— Set exercise —
Copy out the stretch of the items from the line containing "From the options listed as" through the line containing "which is farthest", reproducing each line unchanged.

— Data for this exercise —
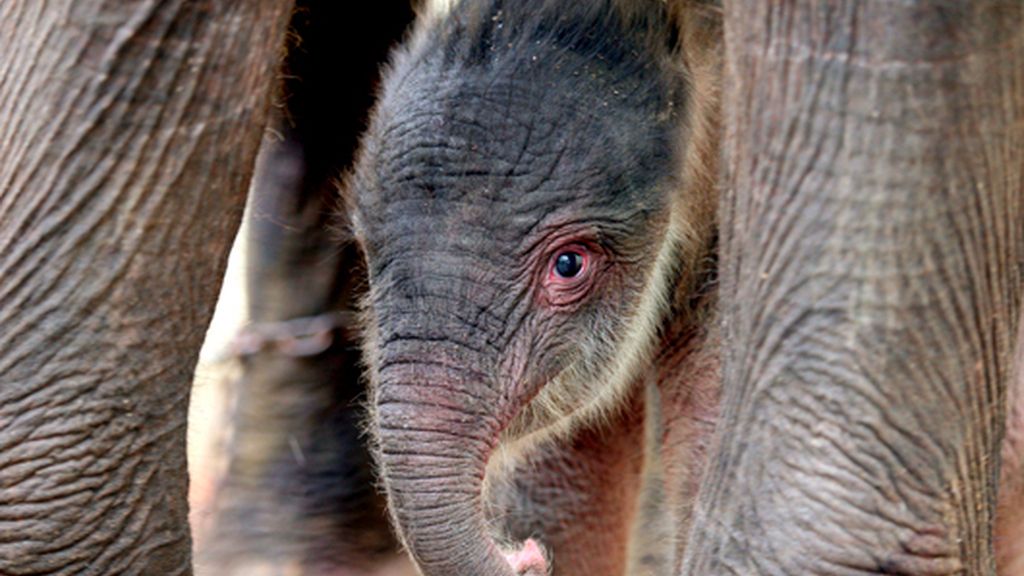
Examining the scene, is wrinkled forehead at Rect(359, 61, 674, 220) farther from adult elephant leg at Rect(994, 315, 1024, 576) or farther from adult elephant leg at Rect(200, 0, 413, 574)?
adult elephant leg at Rect(994, 315, 1024, 576)

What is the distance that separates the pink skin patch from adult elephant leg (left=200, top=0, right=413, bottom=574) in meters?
0.80

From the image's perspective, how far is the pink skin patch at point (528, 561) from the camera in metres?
3.50

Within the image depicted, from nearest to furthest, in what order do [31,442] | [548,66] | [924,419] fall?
1. [924,419]
2. [31,442]
3. [548,66]

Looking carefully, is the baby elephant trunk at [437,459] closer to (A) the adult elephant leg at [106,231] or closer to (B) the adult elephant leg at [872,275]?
(A) the adult elephant leg at [106,231]

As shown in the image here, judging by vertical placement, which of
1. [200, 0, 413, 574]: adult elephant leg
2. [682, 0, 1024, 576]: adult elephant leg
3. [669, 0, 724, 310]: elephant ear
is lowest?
[200, 0, 413, 574]: adult elephant leg

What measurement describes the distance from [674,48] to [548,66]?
0.25 m

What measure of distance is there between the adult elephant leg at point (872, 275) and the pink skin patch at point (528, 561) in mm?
798

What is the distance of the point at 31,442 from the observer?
3014 millimetres

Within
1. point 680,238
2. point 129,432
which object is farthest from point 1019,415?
point 129,432

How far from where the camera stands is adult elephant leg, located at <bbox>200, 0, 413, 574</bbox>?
4.20 m

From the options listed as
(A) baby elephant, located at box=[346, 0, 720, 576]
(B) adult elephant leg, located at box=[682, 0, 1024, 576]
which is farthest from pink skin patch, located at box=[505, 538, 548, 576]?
(B) adult elephant leg, located at box=[682, 0, 1024, 576]

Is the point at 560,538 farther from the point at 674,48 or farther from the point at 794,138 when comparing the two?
the point at 794,138

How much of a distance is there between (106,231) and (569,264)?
2.98ft

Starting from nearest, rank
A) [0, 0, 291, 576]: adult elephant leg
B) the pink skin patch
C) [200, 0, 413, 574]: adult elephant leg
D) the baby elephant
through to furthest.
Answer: [0, 0, 291, 576]: adult elephant leg
the baby elephant
the pink skin patch
[200, 0, 413, 574]: adult elephant leg
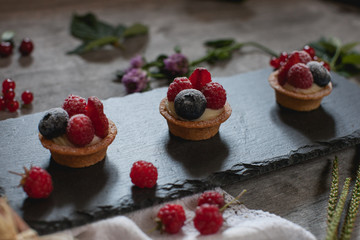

— Solution —
From the options listed as
(A) baby elephant, located at box=[346, 0, 720, 576]
(B) adult elephant leg, located at box=[682, 0, 1024, 576]
which is farthest from pink skin patch, located at box=[505, 538, 548, 576]?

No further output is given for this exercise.